Text START

John Hurrell – 20 March, 2016
The work of a dozen artists, that makes up this group exhibition, looks at the finality of mortal expiration and features very little chromatic or saturated colour. Apart from two or three linear items, it is mainly tonal and preoccupied with darkness and lack of light. The title comes from a line by novelist Gabriel Garcia Márquez.
Auckland
Group show
The Authority of Death
Curated by Andrew Jensen
9 March - 16 April 2016
The work of a dozen artists (linked to the Fox Jensen exhibiting programme) that makes up this group exhibition, looks at the finality of mortal expiration and features - as you might expect - very little chromatic or saturated colour. Apart from two or three linear items, it is mainly tonal and preoccupied with darkness and lack of light. The title comes from a line by novelist Gabriel Garcia Márquez.
Three of the artists deal very specifically with the colour black. Gunter Umberg (Germany) has a gorgeous monochrome of matt black painted on a canvas on a stretcher with sides that are angled so they rest on the wall well behind (and inside) the front surface. The paint has no sheen whatever, so it looks like a void, with no surface seeming (from a distance) to exist. In contrast Gabriel de la Mora (Mexico) has a square slab of (partially hollow) obsidian that is highly reflective, while Spencer Finch (USA) has a suite of seven pastel-drawn squares that are made of coloured blacks, subtle ‘impure darknesses’ that slowly reveal their chromatic origins as your eyes adjust.
Others look at the properties of time. Coen Young (Australia) has a characteristically evanescent ‘black mirror’ work where the darkening of the silver nitrate and marble dust caused by washes of water and stilled by varnish becomes an allegory for aging, and there are four more works by Gabriel de la Mora (three partially incinerated and disintegrating, smoke-caressed canvases encased in clear Perspex boxes, and a large horizontal egg timer with sparkling grey sand).

Text END

=== Problems to solve ===
A: Swap "Perspex" for "acrylic" and write out everything in the exhibition review from "Others look at" down to "sparkling grey sand).".
B: Carry on the exhibition review from its last sentence.
The records have nothing to do with the exhibition review.

Excerpted records START

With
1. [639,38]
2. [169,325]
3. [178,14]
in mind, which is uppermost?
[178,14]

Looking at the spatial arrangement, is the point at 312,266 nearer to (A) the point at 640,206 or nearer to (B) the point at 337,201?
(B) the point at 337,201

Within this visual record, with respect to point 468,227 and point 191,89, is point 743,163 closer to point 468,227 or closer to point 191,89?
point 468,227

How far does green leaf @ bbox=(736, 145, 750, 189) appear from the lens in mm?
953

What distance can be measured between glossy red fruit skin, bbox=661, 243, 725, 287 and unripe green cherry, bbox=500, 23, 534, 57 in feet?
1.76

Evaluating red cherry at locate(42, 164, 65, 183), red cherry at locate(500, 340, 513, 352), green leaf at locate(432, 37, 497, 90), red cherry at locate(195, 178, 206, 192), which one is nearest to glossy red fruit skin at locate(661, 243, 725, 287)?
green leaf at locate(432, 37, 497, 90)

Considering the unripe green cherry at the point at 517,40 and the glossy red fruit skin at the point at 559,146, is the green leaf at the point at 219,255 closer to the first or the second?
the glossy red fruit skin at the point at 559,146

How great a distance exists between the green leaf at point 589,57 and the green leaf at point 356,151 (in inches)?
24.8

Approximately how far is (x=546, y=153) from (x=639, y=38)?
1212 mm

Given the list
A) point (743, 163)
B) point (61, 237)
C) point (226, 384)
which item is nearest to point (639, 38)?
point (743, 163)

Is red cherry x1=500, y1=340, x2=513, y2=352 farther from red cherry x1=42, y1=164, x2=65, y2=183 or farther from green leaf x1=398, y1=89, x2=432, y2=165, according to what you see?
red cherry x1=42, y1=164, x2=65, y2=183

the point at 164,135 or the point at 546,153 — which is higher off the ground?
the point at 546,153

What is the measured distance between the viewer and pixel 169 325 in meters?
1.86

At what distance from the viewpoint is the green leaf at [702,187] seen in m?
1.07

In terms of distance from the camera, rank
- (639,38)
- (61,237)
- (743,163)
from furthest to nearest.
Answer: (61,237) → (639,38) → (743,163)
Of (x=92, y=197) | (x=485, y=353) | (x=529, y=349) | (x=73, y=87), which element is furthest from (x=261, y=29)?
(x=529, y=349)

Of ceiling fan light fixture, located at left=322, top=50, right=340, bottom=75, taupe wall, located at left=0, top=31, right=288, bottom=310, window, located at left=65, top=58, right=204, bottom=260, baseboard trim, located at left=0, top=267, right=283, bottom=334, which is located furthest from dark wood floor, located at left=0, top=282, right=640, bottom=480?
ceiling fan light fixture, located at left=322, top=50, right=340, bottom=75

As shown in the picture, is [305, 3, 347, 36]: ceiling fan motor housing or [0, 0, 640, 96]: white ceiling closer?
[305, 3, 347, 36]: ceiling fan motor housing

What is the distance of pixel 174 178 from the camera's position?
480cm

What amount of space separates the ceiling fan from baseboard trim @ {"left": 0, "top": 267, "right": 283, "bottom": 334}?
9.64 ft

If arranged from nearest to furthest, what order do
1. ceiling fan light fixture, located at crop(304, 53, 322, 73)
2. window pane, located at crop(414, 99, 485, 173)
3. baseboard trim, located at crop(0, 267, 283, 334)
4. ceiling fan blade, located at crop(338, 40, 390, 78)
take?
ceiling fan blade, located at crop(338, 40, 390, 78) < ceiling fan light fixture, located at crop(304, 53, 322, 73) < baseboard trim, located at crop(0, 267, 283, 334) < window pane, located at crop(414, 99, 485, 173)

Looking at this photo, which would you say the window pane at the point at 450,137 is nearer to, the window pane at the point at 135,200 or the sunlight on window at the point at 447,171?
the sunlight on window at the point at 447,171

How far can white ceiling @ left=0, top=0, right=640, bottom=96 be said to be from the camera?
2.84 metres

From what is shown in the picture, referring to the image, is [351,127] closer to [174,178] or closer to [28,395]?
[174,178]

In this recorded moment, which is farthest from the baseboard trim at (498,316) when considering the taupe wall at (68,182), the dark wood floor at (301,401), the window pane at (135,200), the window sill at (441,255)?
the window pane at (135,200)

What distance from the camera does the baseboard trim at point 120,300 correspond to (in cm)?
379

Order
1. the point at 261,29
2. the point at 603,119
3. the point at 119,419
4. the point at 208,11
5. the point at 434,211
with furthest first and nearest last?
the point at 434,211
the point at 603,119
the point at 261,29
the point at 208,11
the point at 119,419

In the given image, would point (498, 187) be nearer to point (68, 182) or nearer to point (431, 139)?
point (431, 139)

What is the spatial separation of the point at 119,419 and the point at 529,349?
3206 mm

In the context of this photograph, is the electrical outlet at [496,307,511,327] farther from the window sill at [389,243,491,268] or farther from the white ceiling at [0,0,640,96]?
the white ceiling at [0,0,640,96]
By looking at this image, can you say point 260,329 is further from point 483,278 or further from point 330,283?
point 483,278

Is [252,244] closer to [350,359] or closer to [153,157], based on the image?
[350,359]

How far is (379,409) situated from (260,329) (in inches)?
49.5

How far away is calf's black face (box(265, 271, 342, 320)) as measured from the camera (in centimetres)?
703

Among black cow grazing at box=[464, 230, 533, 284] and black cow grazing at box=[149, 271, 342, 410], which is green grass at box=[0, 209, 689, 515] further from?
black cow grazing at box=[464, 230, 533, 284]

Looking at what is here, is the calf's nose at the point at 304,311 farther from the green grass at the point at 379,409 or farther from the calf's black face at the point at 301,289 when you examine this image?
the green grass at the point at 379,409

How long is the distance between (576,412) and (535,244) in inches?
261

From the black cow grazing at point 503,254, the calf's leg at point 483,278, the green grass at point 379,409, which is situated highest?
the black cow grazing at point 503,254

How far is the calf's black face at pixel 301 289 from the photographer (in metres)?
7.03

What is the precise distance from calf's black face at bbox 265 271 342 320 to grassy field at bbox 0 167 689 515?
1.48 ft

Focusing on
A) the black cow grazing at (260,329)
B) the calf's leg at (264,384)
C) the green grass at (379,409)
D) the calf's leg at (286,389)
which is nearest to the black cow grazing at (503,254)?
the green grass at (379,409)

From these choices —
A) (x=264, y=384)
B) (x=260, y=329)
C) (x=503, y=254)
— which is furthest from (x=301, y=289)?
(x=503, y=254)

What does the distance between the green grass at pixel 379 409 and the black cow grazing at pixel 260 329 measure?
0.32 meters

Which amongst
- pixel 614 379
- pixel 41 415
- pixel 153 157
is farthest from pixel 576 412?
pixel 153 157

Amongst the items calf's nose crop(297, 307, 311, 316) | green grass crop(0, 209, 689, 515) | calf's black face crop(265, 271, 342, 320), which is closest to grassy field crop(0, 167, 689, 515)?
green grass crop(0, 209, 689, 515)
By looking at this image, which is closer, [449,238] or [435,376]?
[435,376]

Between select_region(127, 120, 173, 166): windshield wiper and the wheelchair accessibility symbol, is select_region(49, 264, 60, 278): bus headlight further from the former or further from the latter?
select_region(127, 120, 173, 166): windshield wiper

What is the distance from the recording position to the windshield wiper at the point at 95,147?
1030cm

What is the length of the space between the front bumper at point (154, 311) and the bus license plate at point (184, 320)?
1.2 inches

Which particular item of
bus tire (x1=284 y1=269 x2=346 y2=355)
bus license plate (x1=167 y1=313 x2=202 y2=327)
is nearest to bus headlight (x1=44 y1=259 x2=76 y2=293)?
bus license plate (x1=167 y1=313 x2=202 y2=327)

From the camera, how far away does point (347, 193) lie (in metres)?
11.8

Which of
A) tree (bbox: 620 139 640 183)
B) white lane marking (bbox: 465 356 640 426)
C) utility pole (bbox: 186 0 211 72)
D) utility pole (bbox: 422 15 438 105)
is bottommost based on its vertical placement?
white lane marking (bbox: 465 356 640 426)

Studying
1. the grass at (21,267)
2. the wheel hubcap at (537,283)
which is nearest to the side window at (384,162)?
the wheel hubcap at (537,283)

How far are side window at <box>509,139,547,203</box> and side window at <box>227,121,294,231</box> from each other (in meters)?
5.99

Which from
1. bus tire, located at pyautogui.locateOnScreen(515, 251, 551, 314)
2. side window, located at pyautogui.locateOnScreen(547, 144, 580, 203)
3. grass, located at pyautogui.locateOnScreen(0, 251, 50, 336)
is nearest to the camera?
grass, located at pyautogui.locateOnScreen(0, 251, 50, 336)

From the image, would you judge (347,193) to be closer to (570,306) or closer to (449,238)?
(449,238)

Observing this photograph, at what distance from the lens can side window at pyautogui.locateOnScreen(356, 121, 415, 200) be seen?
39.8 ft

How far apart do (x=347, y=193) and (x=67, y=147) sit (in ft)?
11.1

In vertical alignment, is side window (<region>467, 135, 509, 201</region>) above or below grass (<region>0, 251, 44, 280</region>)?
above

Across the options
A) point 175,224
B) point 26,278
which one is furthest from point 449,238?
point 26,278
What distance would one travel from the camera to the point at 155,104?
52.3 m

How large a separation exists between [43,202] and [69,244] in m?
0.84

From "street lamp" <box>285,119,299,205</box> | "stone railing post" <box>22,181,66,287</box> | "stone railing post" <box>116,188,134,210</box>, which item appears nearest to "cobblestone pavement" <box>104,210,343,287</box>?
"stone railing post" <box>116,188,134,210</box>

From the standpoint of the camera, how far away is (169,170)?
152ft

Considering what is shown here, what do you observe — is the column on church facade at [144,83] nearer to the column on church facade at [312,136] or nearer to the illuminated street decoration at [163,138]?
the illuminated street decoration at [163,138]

Excerpted records END

=== Responses in order ===
A:
Others look at the properties of time. Coen Young (Australia) has a characteristically evanescent ‘black mirror’ work where the darkening of the silver nitrate and marble dust caused by washes of water and stilled by varnish becomes an allegory for aging, and there are four more works by Gabriel de la Mora (three partially incinerated and disintegrating, smoke-caressed canvases encased in clear acrylic boxes, and a large horizontal egg timer with sparkling grey sand).

B:
Some others are more literal. The great American painter, Eric Fischl, has a marvellous bronze sculpture of a woman falling over, her feet in the air, while Jude Rae has two elegant etchings of animal skulls. They seem to be of a dog and cat. There is also a calligraphic Bruce Nauman (USA) drypoint etching of his own profile, drawn in horizontal alignment. And an eerie, subtly coloured, James Casebere (USA) photograph of delicately grey, dusty hospital beds casually stacked up near some steps. Plus a suite of Richard Barnes b/w photographs of the rudimentary cabin where the Unabomber (Ted Kacyzynski) created the lethal letters he sent to sixteen scientists.
There is also a coloured photograph by Spencer Finch of dusky light disappearing behind the silhouette of a gnarly apple-tree.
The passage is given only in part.